With shortages forecast for everything from toys to turkeys this Christmas, some beleaguered Brits may be pining least for an interest rate increase. But a surge in U.K. bond yields was indicating that’s exactly what they may be getting.
The yield on the U.K.’s 2-year gilt
jumped 13 basis points, to 0.71%, after Bank of England Gov. Andrew Bailey said on Sunday the central bank will have to act to curb inflationary pressure. The yield on the 10-year gilt
rose 4 basis points to 1.149%.
“Monetary policy cannot solve supply-side problems — but it will have to act and must do so if we see a risk, particularly to medium-term inflation and to medium-term inflation expectations,” Bailey reportedly said during panel discussion organized by a consulting group, the Group of 30.
“And that’s why we at the Bank of England have signaled, and this is another such signal, that we will have to act,” he said. Bailey’s comments come on the heels of hawkish comments seen in recent weeks by he and others on the bank’s monetary policy committee.
Labor market shortages and higher energy costs have helped drive up inflation, with August consumer prices clocking in at the fastest rate in 24 years.
Bailey’s comments were not, however, driving up the pound
which was weighed by dollar strength. The next U.K. interest rate decision is due Nov. 4, a day after the Federal Reserve is expected to announce its own stance on tightening interest rates, Laith Khalaf, head of investment analysis at AJ Bell, noted to clients.

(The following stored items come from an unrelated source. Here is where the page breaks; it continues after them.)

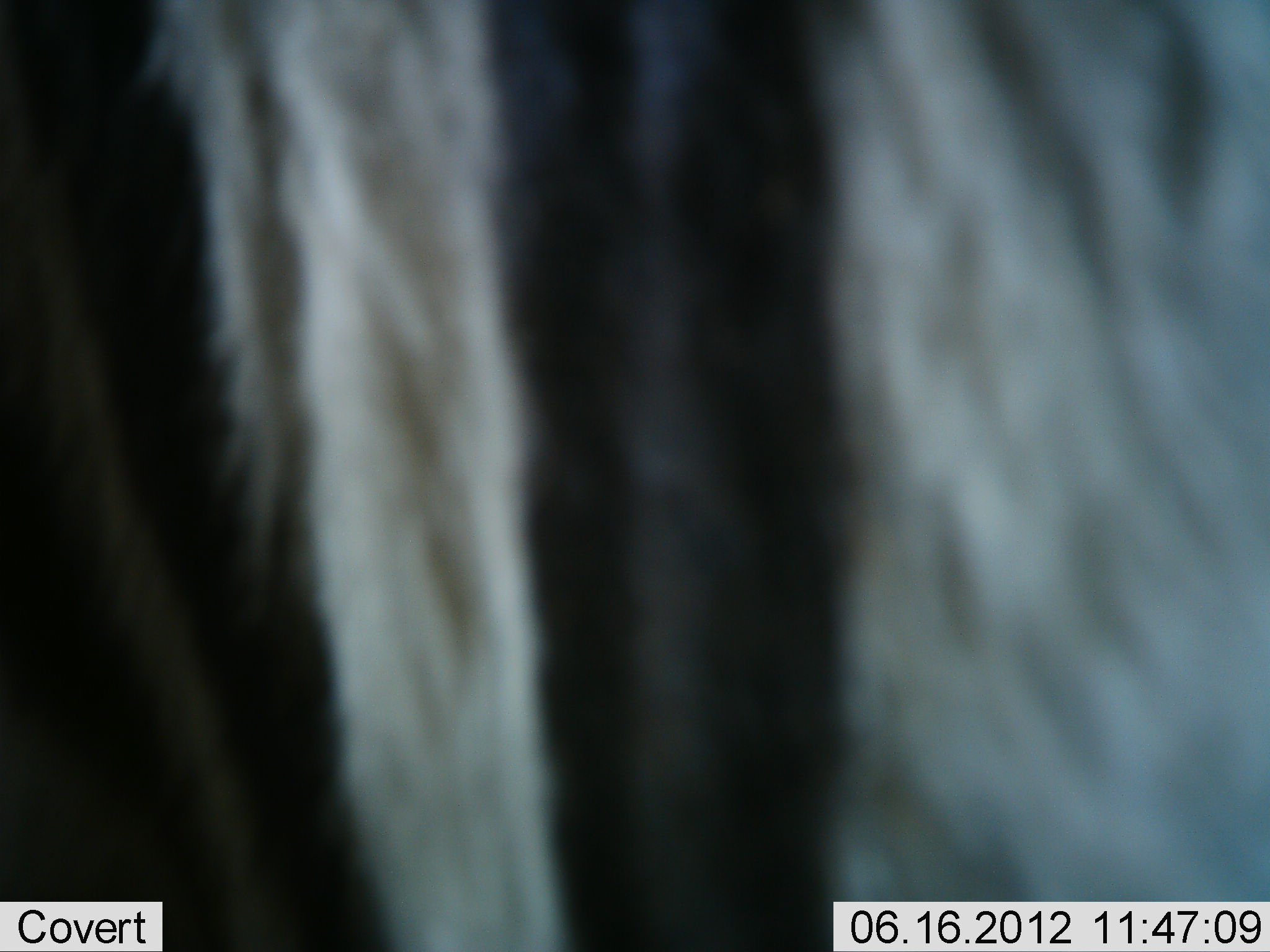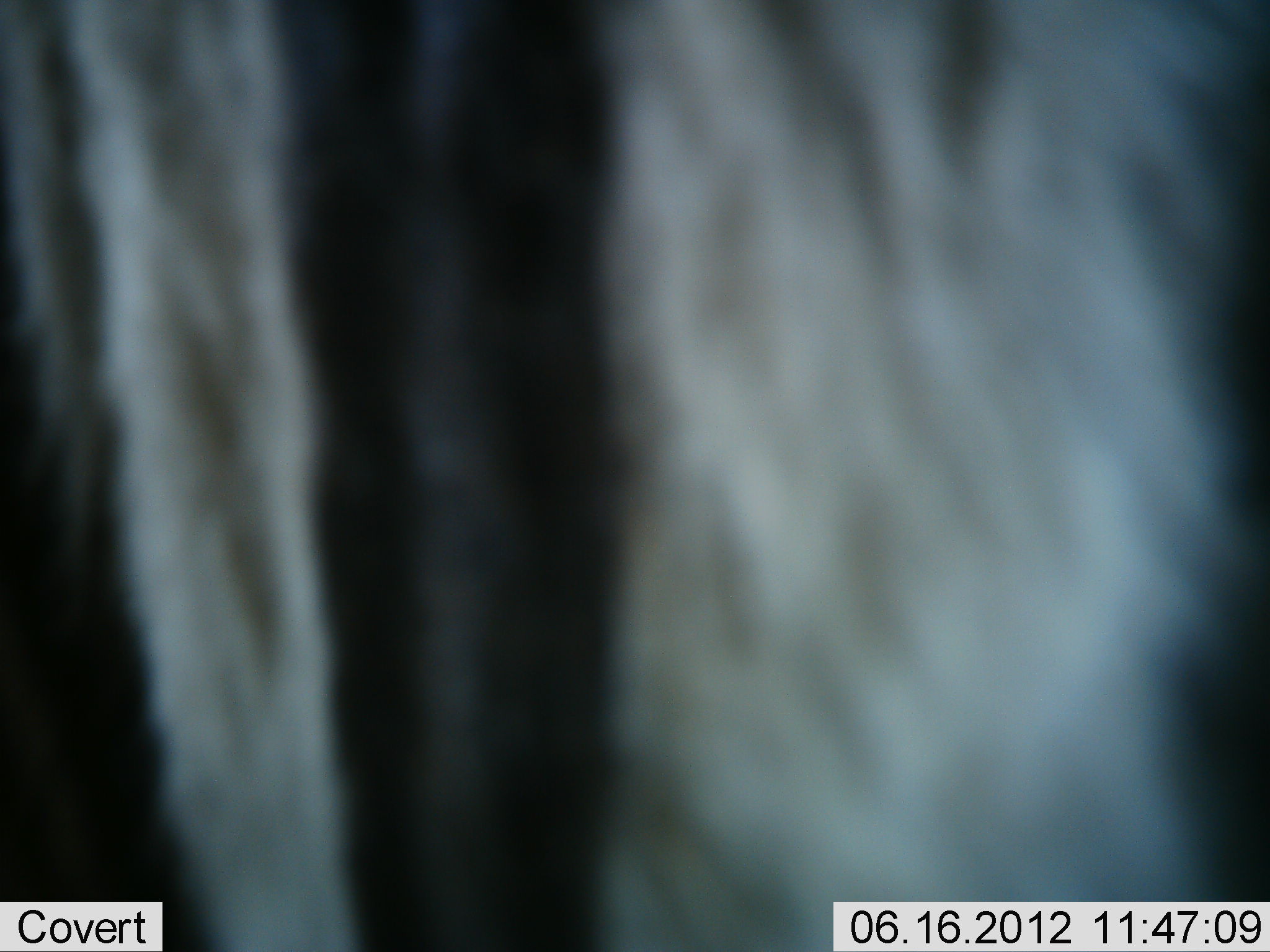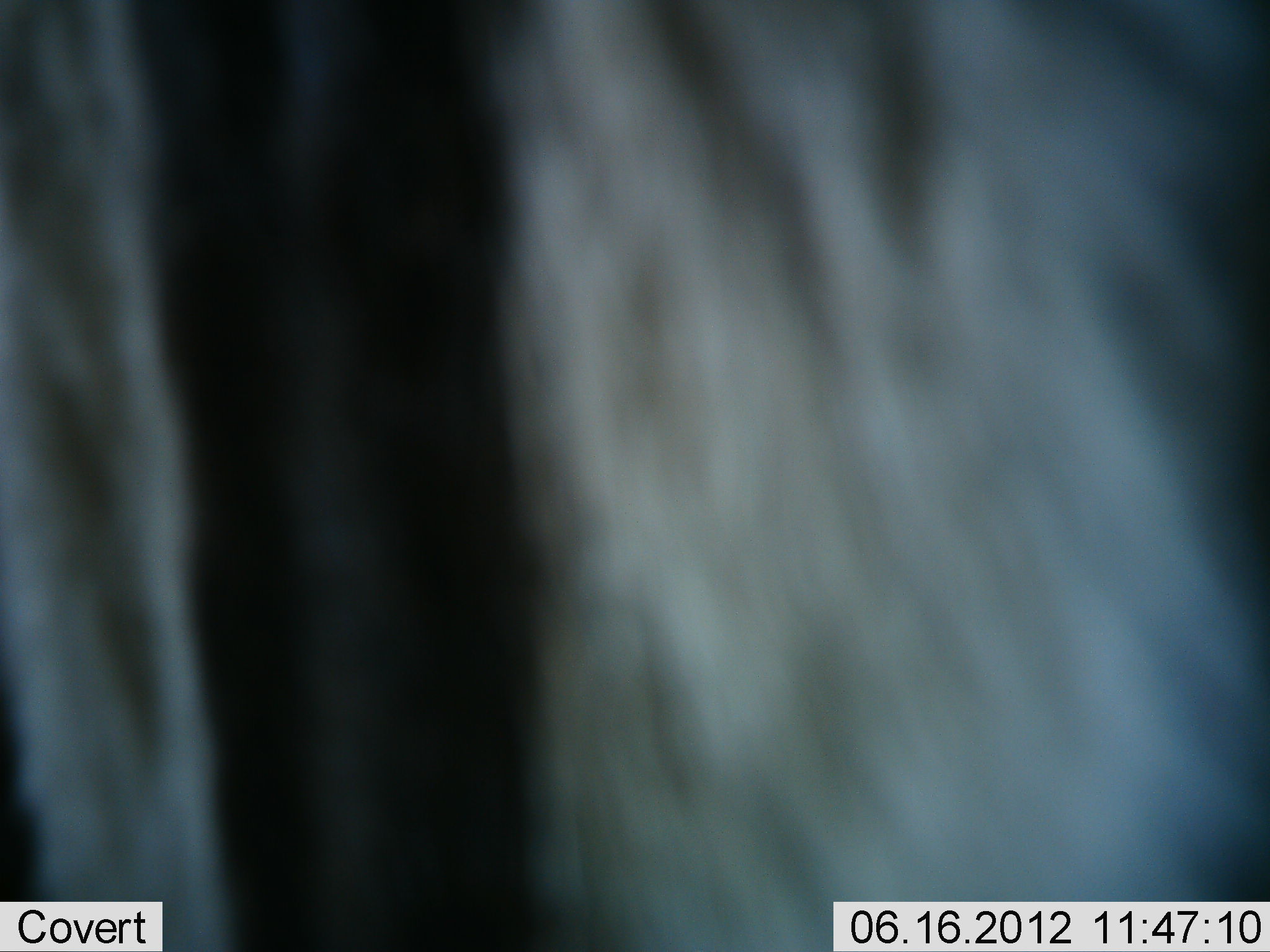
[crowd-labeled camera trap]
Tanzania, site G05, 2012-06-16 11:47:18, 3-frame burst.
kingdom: Animalia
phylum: Chordata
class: Mammalia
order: Perissodactyla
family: Equidae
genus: Equus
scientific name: Equus quagga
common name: plains zebra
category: zebra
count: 1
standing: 90%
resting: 0%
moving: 10%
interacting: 0%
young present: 0%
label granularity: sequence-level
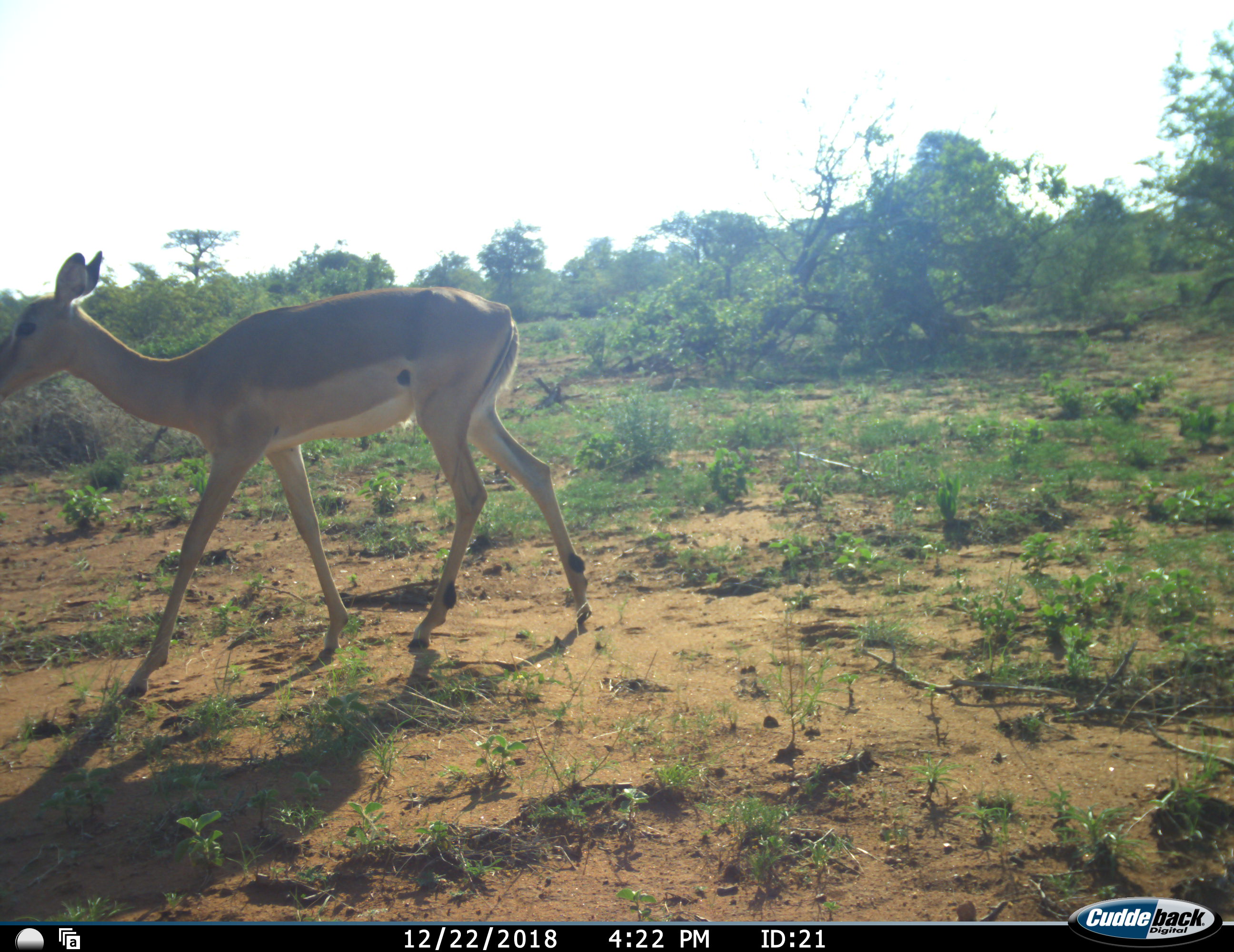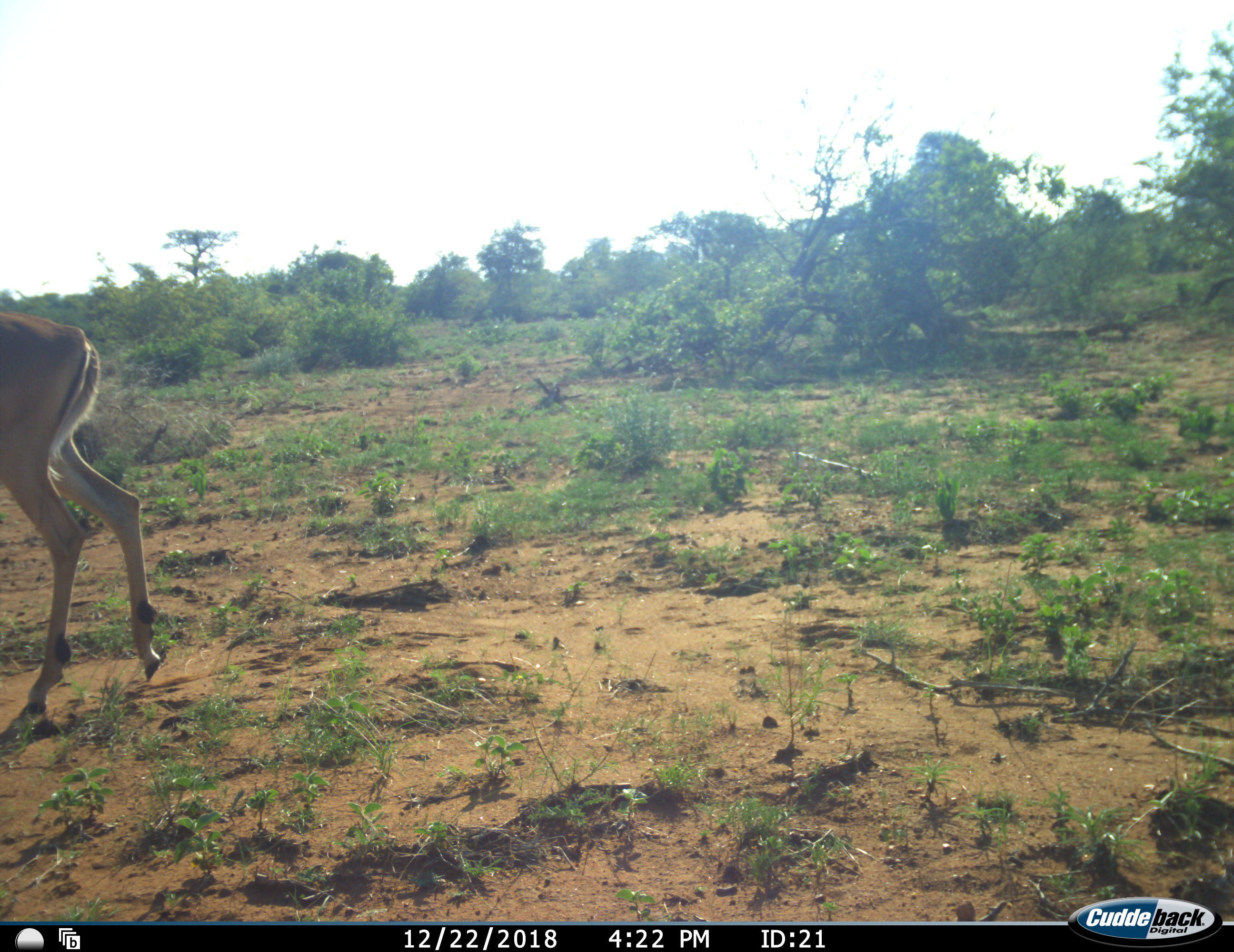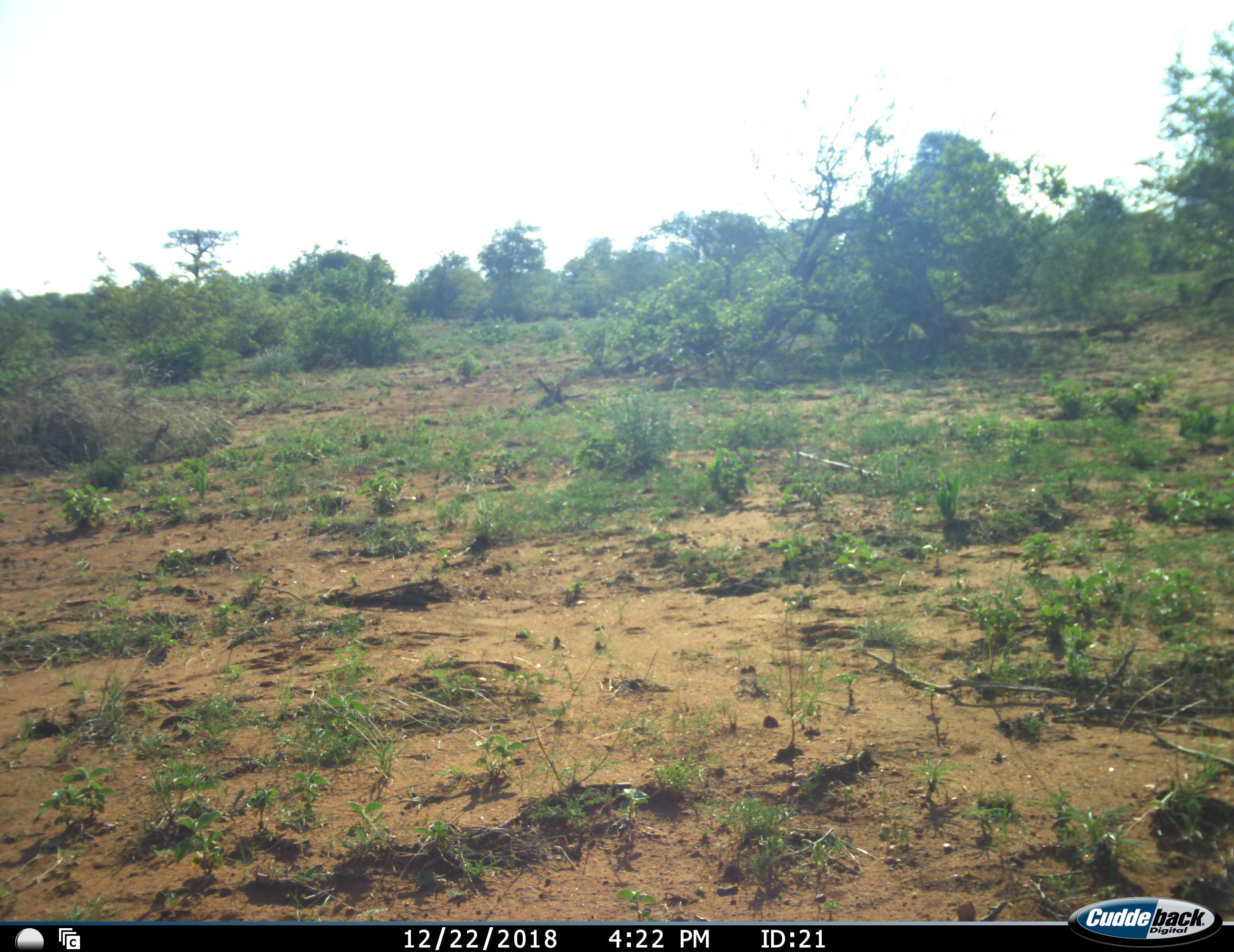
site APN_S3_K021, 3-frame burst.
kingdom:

“Guessing how nine people in a room are going to vote on interest rate policy isn’t based on any science, but a rate increase in November would give the impression of a pretty panicked knee-jerk reaction to events unfolding in the energy market,” he said, adding that a December hike may be more likely with the bank needing to consider lots of data in between.
James Smith, developed market economist at ING, believes markets are overestimating a rapid succession of interest rate increases because “any tightening will also involve reducing the size of the BoE’s balance sheet. At most, we expect two rate increases by the end of 2022.”
In a note to clients, Smith also rejected the idea the U.K. is more vulnerable to a long-lasting inflation problem than the U.S., saying higher British electricity and imported goods prices will probably mean less consumer spending elsewhere. The U.K. also began withdrawing its fiscal support in May, whereas the U.S. hasn’t yet started, he added.
The U.K. has been struggling with petrol shortages due to a lack of drivers, while the toy industry has predicted shortages of Barbie sets and coveted Paw Patrol figures for Christmas, alongside warnings of turkey shortages due to a lack of butchers.
Elsewhere, the FTSE 100
fell 0.6% to 7,187, with financials the best performers and the worst utilities. The biggest gainer was silver miner Fresnillo
which rose 3% after an upgrade to neutral by analysts at UBS, which said after several “years of poor operational performance that cause a derating in our view the risk of further disappointment is materially lower.”
The biggest faller was British Airways owner International Consolidated Airlines
which fell 4% amid concerns over rising COVID infection rates in the U.K. and fears that other countries may impose travel restrictions.
In the midcap FTSE 250
the bigger gainer was Playtech
which climbed 58% after the gambling-technology company said late Sunday it has agreed to a 2.1 billion-pound ($2.89 billion) takeover from Australian gaming content and technology group Aristocrat Leisure
through its Aristocrat (UK) Holdings unit.